The moral vision of the Fables is complex and sometimes unsettling. La Fontaine did not offer easy platitudes or comforting reassurances. His world is one in which the strong often prevail over the weak, the cunning outwit the honest, and justice is frequently absent. “The reason of the strongest is always the best,” declares the wolf before devouring the lamb in one of La Fontaine’s most famous fables. Yet within this seemingly cynical framework, La Fontaine also celebrated the virtues of prudence, self-reliance, hard work, and the quiet dignity of the common person. His fables taught generations of readers to see through pretension, to distrust flattery, and to rely on their own judgment rather than the promises of the powerful.
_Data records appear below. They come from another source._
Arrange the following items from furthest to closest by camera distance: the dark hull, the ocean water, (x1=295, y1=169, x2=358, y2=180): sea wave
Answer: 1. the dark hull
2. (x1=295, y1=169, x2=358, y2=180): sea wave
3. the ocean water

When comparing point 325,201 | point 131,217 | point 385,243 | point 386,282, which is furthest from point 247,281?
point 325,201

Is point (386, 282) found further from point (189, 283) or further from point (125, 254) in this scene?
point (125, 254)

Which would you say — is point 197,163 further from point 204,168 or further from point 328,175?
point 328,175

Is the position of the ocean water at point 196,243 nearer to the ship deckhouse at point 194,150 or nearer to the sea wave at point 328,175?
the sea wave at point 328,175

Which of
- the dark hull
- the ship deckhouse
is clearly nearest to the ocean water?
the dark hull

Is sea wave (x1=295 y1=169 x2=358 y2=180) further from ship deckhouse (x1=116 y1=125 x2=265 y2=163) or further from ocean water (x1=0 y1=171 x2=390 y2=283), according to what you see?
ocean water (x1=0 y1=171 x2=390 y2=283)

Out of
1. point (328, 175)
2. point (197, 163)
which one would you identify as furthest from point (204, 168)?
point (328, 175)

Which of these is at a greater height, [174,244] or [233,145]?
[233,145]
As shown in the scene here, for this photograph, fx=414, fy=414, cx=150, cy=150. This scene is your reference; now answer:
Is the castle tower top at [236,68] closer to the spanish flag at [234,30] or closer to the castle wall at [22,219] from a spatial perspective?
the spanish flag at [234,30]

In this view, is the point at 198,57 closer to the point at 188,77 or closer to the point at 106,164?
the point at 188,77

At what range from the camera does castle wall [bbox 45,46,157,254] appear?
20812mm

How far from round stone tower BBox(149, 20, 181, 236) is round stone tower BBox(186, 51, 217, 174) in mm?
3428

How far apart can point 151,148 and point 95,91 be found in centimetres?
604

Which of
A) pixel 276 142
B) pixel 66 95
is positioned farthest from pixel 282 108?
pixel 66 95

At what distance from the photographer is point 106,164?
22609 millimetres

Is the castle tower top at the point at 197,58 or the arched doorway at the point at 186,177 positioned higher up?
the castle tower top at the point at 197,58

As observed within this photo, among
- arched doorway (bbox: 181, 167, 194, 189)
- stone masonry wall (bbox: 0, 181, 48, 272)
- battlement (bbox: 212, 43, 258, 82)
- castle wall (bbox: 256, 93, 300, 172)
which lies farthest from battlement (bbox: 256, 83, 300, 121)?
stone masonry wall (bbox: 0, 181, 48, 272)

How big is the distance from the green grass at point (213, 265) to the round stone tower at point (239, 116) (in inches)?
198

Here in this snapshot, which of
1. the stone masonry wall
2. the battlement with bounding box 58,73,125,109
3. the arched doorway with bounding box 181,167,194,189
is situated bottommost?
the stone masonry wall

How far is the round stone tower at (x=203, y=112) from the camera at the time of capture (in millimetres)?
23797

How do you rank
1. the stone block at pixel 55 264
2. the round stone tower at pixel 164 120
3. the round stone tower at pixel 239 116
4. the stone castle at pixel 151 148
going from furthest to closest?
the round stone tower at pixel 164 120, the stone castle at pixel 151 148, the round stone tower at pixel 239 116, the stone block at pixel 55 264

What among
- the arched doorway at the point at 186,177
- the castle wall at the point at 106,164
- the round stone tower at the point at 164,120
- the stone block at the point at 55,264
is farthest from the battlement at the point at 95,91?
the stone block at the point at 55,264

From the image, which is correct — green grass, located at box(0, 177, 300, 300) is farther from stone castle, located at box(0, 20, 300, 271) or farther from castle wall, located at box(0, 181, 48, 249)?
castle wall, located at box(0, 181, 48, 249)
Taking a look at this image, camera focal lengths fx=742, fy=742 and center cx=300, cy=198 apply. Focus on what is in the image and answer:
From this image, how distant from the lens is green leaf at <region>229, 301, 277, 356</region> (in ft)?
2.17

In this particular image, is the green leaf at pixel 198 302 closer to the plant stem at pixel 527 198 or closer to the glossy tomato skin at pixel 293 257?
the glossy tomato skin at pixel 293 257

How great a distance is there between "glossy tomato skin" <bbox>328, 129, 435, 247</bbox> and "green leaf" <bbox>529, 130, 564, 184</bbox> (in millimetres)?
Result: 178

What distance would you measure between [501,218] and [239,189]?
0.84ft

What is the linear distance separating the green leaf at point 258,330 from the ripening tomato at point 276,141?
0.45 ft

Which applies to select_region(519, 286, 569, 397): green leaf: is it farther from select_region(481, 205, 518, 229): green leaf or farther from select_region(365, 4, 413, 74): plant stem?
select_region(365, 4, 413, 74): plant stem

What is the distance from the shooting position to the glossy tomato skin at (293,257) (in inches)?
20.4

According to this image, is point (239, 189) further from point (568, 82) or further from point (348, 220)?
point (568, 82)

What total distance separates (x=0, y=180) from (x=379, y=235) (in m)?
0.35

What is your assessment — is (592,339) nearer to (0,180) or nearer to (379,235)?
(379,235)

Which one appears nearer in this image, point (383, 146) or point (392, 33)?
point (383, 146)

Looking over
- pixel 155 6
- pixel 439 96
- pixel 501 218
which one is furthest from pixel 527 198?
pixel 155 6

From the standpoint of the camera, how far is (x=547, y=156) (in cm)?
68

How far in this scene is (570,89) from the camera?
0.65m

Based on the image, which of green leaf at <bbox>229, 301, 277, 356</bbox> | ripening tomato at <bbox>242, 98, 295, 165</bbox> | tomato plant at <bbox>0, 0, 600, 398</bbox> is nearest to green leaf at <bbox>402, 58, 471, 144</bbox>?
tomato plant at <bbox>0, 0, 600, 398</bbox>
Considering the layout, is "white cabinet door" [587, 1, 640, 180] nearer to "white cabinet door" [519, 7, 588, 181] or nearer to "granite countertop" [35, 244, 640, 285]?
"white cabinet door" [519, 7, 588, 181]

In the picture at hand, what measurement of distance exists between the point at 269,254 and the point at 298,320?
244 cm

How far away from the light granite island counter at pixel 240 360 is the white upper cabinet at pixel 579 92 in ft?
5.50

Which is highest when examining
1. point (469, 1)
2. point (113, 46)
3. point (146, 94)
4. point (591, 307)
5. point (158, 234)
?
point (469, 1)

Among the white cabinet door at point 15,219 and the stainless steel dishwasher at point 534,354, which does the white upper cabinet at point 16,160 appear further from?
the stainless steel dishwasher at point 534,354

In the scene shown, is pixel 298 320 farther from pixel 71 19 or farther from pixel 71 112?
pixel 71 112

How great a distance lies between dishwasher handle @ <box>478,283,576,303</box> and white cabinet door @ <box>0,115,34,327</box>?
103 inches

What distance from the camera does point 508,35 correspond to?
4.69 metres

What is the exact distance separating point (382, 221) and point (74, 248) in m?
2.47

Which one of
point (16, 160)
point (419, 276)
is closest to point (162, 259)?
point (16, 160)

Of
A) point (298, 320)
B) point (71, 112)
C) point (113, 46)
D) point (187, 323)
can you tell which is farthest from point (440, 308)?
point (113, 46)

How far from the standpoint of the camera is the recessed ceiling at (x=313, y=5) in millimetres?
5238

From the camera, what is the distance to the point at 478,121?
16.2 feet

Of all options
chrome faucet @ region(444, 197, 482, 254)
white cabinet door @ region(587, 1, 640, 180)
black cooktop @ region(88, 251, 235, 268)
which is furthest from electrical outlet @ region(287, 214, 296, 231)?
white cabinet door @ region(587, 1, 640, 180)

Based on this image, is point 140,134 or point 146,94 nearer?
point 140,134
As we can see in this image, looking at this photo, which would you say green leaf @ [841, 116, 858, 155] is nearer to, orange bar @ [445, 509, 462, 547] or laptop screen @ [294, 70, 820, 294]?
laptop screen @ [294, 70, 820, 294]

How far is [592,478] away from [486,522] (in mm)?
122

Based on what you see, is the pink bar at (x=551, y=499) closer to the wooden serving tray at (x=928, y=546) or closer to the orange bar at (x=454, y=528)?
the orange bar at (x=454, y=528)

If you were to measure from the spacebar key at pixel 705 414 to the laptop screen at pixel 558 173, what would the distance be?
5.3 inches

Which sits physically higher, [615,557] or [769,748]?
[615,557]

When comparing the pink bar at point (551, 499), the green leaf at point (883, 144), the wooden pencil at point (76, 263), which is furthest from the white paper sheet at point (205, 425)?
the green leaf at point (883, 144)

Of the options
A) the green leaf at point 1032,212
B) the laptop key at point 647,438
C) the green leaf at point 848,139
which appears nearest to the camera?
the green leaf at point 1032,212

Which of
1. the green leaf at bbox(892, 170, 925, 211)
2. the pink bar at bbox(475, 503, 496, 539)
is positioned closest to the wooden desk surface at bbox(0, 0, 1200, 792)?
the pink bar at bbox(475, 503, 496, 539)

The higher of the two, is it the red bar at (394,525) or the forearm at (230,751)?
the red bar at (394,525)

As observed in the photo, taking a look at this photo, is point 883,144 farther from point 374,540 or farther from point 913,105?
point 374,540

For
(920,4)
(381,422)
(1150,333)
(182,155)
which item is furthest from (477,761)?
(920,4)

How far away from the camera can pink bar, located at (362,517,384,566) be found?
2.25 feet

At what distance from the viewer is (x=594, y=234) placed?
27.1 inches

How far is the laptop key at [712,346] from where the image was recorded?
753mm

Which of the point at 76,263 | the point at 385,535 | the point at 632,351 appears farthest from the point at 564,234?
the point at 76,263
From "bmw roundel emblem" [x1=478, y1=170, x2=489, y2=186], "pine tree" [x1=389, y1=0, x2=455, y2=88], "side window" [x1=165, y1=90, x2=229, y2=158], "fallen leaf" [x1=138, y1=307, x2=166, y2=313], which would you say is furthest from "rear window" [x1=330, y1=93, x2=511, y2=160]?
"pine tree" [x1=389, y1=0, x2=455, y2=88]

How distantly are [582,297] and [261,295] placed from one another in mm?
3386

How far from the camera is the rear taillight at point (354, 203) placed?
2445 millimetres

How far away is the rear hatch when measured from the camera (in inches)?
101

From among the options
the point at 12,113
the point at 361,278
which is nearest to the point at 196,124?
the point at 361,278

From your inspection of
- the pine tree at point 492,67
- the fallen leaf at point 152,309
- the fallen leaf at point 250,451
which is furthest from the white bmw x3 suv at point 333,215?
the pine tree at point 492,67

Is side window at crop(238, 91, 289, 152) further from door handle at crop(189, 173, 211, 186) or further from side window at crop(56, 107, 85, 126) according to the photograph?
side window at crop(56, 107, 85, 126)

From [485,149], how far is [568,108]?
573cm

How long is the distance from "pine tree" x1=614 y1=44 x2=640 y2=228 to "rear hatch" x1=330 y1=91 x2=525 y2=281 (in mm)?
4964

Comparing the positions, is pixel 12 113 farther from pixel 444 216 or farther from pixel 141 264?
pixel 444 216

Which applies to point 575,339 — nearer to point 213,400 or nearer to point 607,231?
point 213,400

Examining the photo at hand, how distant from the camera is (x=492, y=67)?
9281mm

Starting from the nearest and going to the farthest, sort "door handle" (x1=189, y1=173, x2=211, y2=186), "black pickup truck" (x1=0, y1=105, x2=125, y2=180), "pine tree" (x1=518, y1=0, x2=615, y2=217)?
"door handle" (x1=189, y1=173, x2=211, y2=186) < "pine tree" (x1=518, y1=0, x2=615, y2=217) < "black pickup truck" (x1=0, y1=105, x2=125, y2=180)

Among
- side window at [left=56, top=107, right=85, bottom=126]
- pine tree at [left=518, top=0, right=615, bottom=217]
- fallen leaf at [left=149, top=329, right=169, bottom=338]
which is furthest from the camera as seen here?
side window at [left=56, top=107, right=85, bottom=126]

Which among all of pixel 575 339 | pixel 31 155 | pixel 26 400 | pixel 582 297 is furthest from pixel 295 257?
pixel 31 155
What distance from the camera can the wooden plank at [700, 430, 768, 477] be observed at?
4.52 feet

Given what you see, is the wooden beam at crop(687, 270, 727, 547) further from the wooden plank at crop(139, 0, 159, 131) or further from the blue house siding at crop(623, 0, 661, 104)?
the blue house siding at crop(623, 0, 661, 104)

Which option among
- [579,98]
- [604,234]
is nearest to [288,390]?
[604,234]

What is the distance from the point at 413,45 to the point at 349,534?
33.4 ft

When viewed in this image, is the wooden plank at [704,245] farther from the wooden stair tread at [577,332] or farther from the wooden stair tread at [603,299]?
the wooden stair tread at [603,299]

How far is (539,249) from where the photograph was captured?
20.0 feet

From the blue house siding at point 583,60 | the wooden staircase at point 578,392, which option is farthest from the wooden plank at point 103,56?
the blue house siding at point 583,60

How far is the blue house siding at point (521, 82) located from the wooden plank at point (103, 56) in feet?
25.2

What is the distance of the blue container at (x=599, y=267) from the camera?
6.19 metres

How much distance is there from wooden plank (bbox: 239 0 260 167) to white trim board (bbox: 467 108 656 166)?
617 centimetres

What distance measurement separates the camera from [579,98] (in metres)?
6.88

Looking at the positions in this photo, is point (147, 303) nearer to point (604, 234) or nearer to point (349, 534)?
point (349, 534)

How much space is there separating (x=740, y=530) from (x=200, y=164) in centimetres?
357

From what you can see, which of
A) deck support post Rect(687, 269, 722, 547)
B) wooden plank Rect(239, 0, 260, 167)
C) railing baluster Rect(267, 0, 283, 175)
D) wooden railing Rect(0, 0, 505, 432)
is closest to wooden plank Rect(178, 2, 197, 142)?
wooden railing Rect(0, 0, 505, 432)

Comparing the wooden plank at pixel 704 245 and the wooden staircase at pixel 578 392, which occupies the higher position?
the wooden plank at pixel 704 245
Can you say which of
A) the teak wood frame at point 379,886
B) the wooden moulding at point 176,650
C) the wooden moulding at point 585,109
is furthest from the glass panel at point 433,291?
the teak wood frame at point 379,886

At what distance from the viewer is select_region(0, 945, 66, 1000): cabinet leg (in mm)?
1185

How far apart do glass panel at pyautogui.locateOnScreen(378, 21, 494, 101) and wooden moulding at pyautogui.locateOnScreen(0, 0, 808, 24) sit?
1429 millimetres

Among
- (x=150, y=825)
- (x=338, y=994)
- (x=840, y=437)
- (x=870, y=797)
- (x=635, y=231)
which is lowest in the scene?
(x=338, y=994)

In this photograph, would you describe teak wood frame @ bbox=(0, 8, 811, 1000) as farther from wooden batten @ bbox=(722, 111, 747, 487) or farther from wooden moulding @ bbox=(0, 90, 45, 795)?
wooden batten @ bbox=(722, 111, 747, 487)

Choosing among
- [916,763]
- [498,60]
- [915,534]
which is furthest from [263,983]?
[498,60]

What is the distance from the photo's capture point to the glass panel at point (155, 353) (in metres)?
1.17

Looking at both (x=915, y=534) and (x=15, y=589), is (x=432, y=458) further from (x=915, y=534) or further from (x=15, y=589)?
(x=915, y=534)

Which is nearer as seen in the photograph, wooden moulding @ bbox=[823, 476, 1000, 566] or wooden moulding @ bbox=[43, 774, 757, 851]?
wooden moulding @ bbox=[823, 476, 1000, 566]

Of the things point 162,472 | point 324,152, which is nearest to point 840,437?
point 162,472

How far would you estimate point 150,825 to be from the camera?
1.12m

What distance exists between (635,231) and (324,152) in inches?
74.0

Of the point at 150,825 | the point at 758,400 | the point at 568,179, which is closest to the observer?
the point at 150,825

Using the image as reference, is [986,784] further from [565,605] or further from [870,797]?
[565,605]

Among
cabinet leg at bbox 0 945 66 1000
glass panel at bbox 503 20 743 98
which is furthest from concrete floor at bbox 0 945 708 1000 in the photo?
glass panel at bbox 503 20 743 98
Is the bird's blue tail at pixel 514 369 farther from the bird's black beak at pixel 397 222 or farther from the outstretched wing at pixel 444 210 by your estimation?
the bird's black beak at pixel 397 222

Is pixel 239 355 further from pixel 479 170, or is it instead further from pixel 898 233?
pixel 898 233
La Fontaine’s literary achievements brought him fame but not always favor. His independent spirit and his connections to powerful patrons who fell out of royal favor occasionally placed him at odds with Louis XIV himself. When La Fontaine was elected to the French Academy in 1683, the king initially withheld his approval, reportedly displeased by La Fontaine’s unconventional lifestyle and irreverent wit. The royal assent eventually came, and La Fontaine took his seat among the most distinguished writers and intellectuals of France.
In his later years, La Fontaine experienced a religious conversion and reportedly repented of the more licentious works of his youth. He published the final book of his Fables in 1694, a collection that many critics consider among his finest work. Jean de La Fontaine died on April 13, 1695, in Paris, at the age of seventy-three. He was buried in the Cemetery of the Holy Innocents, though his remains were later transferred to Pere Lachaise Cemetery. His Fables have remained in continuous publication for more than three centuries and are a cornerstone of French education and culture, memorized by generations of schoolchildren and quoted by statesmen and philosophers alike.
The influence of La Fontaine’s Fables extends far beyond the borders of France. They have been translated into virtually every major language and continue to delight and instruct readers around the world. In the American tradition, La Fontaine’s emphasis on self-reliance, the dangers of trusting in flattery, and the importance of prudent industry resonates with the values that have shaped the American character from the colonial era to the present day. His fable of the ant and the grasshopper, perhaps his most famous, offers a timeless lesson on the virtues of hard work and foresight that is as relevant in the twenty-first century as it was in the seventeenth. La Fontaine’s genius lay in his ability to speak universal truths through the voices of animals, clothing profound moral and philosophical observations in tales so charming and accessible that they appeal equally to children and to the most sophisticated adult readers. In this, he achieved the rarest of literary accomplishments: he created works that are simultaneously entertaining and wise, simple and profound, reminding us across the centuries that the deepest wisdom is often found in the simplest stories.